■ Task details
What you return should match every entry, character for character.

(Collected data entries)
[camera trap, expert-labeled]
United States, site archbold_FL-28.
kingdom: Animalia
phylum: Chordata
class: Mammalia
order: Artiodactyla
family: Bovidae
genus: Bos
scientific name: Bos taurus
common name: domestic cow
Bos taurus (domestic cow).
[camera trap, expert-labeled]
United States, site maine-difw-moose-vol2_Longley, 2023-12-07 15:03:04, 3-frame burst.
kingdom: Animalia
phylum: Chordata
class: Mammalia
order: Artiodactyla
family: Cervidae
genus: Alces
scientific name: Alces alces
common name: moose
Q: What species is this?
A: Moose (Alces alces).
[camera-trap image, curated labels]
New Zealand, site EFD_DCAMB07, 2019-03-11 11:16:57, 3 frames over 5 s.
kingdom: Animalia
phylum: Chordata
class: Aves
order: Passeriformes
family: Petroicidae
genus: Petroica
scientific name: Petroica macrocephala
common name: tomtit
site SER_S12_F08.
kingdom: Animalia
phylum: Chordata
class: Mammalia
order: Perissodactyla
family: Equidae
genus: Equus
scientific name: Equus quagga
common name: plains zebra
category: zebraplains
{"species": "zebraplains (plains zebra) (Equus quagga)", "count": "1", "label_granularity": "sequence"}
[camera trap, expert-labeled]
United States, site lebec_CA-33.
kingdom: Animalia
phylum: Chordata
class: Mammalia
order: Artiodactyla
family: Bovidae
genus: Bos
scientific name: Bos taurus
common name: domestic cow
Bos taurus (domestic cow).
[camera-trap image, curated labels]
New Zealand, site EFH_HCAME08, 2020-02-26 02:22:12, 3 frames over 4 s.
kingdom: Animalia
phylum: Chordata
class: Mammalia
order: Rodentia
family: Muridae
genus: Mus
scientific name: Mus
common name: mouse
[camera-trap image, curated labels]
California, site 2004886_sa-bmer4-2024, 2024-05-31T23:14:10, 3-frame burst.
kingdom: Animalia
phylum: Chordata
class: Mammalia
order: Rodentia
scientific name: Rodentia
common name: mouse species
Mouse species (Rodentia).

■ Answer for the task
[camera trap, expert-labeled]
United States, site archbold_FL-28.
kingdom: Animalia
phylum: Chordata
class: Mammalia
order: Artiodactyla
family: Bovidae
genus: Bos
scientific name: Bos taurus
common name: domestic cow
Bos taurus (domestic cow).
[camera trap, expert-labeled]
United States, site maine-difw-moose-vol2_Longley, 2023-12-07 15:03:04, 3-frame burst.
kingdom: Animalia
phylum: Chordata
class: Mammalia
order: Artiodactyla
family: Cervidae
genus: Alces
scientific name: Alces alces
common name: moose
Q: What species is this?
A: Moose (Alces alces).
[camera-trap image, curated labels]
New Zealand, site EFD_DCAMB07, 2019-03-11 11:16:57, 3 frames over 5 s.
kingdom: Animalia
phylum: Chordata
class: Aves
order: Passeriformes
family: Petroicidae
genus: Petroica
scientific name: Petroica macrocephala
common name: tomtit
site SER_S12_F08.
kingdom: Animalia
phylum: Chordata
class: Mammalia
order: Perissodactyla
family: Equidae
genus: Equus
scientific name: Equus quagga
common name: plains zebra
category: zebraplains
{"species": "zebraplains (plains zebra) (Equus quagga)", "count": "1", "label_granularity": "sequence"}
[camera trap, expert-labeled]
United States, site lebec_CA-33.
kingdom: Animalia
phylum: Chordata
class: Mammalia
order: Artiodactyla
family: Bovidae
genus: Bos
scientific name: Bos taurus
common name: domestic cow
Bos taurus (domestic cow).
[camera-trap image, curated labels]
New Zealand, site EFH_HCAME08, 2020-02-26 02:22:12, 3 frames over 4 s.
kingdom: Animalia
phylum: Chordata
class: Mammalia
order: Rodentia
family: Muridae
genus: Mus
scientific name: Mus
common name: mouse
[camera-trap image, curated labels]
California, site 2004886_sa-bmer4-2024, 2024-05-31T23:14:10, 3-frame burst.
kingdom: Animalia
phylum: Chordata
class: Mammalia
order: Rodentia
scientific name: Rodentia
common name: mouse species
Mouse species (Rodentia).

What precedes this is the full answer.